◆ GOAL
Will you return, word for word, the lines from the one containing "From the image" up to and including the one containing "(x=274, y=302), (x=287, y=350), (x=350, y=385)"?
---- DATA TO PROCESS
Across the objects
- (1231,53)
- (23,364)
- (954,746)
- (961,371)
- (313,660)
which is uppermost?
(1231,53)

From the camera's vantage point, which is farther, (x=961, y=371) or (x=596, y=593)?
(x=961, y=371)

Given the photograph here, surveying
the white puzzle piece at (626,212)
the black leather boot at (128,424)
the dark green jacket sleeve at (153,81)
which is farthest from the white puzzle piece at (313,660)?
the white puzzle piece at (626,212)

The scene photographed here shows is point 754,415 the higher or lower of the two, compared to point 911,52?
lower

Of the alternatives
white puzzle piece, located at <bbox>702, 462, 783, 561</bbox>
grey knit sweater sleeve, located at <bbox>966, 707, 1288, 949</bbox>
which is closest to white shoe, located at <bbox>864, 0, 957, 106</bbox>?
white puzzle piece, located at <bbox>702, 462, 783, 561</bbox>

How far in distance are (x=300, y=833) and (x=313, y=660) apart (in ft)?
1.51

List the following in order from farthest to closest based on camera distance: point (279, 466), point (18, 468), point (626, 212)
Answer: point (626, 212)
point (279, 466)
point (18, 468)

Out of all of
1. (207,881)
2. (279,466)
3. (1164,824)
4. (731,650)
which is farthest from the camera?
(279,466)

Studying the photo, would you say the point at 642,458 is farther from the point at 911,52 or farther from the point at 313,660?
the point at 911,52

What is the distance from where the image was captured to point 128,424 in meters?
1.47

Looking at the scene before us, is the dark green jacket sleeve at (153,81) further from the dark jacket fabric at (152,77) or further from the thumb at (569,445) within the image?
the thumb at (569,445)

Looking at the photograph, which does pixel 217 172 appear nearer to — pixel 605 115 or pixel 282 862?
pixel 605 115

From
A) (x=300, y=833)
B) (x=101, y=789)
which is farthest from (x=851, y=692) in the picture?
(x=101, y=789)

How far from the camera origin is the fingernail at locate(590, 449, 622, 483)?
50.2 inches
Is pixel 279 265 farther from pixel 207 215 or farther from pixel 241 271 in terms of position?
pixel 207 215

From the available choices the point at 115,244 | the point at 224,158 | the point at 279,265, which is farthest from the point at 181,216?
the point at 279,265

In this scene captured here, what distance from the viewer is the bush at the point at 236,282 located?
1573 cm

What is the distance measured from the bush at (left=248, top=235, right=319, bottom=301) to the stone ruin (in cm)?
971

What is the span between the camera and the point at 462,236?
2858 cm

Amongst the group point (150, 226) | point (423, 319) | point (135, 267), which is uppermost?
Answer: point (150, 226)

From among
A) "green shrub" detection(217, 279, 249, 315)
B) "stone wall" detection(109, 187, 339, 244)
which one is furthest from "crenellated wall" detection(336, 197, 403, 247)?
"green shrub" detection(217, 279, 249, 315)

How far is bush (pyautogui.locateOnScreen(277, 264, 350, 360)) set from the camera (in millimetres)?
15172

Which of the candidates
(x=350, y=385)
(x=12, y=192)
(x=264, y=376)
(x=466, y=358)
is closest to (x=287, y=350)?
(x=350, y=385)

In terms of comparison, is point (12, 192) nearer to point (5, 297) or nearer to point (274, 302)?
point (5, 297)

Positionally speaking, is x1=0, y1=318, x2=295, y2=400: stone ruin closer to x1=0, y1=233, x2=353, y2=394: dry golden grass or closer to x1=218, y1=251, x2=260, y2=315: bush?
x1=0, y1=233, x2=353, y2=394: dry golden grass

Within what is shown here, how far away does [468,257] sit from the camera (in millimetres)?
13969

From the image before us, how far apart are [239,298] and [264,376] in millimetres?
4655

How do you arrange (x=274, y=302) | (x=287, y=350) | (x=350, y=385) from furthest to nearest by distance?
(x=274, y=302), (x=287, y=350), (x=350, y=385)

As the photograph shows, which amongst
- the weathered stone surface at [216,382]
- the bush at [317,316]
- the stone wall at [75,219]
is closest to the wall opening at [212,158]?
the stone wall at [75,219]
--------
---- DATA TO PROCESS
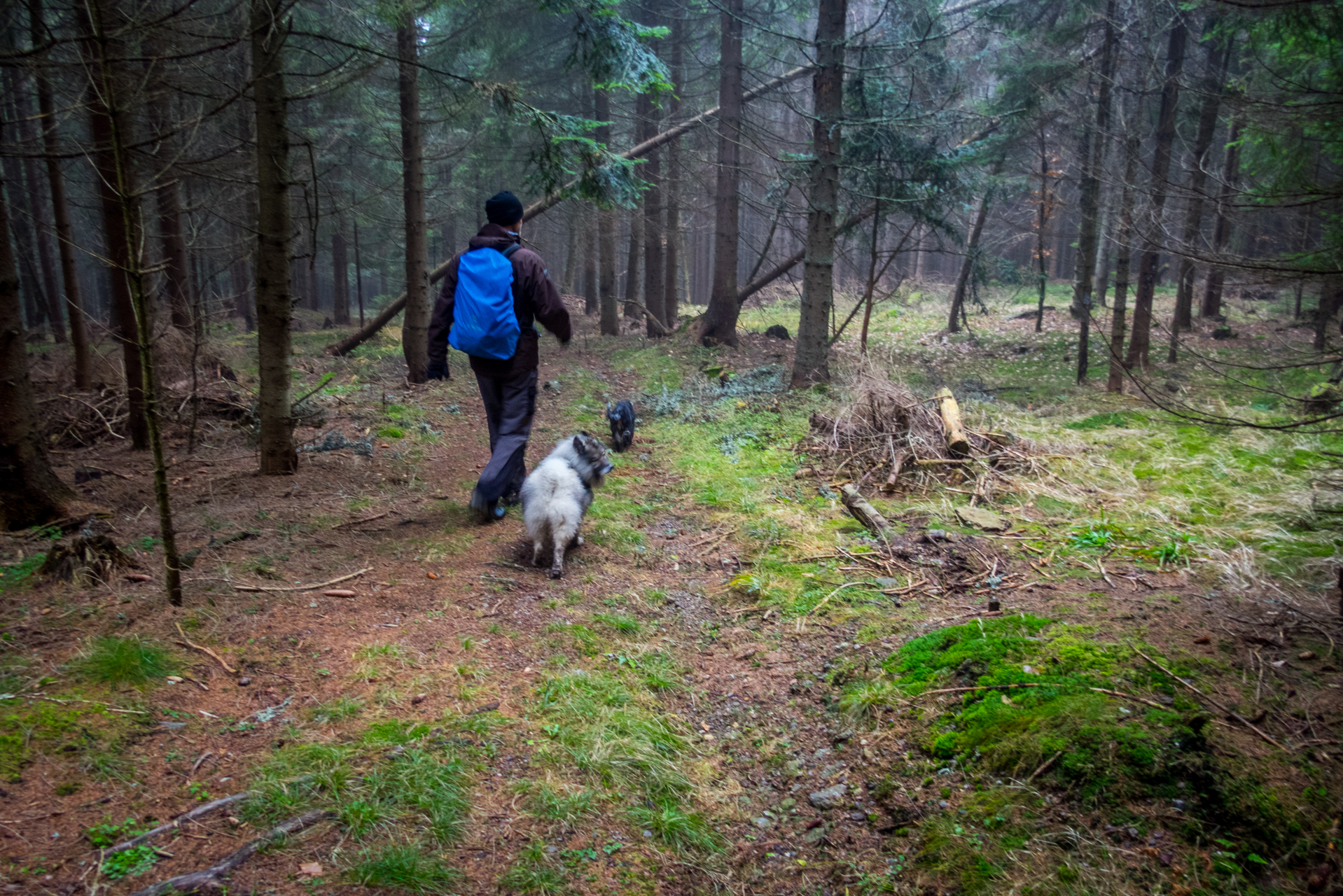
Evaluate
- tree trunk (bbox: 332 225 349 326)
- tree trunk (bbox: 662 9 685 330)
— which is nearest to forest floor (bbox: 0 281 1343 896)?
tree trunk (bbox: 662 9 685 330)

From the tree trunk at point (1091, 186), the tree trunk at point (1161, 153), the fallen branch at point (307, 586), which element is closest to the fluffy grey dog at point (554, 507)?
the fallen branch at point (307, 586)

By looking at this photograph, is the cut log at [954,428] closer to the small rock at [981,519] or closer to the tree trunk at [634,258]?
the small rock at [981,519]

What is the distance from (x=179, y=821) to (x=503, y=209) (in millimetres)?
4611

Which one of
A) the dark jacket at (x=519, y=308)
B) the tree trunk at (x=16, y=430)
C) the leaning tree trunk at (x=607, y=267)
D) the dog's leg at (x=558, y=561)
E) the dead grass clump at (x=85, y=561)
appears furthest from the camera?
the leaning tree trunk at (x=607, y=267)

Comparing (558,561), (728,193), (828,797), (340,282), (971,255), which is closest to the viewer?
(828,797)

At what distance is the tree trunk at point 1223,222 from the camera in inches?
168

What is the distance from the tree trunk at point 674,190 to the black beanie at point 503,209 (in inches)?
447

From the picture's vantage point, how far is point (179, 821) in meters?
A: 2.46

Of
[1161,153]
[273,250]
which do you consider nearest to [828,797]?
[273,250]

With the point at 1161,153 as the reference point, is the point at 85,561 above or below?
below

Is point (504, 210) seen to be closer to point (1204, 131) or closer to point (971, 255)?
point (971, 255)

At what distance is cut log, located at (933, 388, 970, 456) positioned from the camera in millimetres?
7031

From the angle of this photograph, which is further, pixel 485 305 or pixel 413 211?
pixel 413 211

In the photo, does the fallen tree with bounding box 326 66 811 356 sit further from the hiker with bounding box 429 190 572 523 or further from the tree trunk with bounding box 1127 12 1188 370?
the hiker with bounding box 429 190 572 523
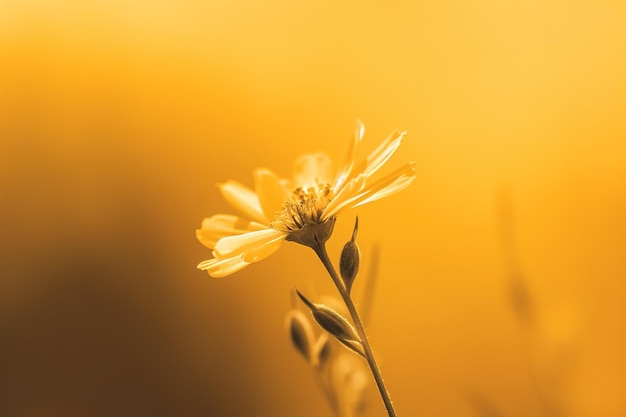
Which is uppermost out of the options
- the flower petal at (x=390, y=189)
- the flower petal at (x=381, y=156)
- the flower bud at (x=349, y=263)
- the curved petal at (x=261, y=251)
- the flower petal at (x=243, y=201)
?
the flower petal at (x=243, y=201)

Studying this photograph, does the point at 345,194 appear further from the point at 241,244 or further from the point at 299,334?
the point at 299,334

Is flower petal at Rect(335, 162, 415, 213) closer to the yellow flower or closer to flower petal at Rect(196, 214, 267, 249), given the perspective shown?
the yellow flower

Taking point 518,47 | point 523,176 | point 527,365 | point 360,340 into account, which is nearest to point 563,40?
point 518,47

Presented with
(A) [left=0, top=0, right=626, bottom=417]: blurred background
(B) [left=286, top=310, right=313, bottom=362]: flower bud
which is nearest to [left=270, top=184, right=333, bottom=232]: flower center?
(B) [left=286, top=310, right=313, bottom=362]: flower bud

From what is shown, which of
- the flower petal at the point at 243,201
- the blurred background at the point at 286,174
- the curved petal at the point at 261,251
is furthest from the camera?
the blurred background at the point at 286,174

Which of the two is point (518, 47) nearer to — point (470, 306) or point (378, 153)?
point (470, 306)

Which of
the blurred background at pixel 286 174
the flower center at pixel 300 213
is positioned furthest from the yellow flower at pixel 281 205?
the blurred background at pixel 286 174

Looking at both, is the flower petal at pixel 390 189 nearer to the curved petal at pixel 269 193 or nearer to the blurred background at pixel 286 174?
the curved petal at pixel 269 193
--------
◆ THE SOLUTION
From the image before us, how far apart are [239,298] and [264,376] in millimetres?
4655

How do you arrange (x=274, y=302) | (x=287, y=350) | (x=350, y=385) from furthest to nearest by distance?
(x=274, y=302), (x=287, y=350), (x=350, y=385)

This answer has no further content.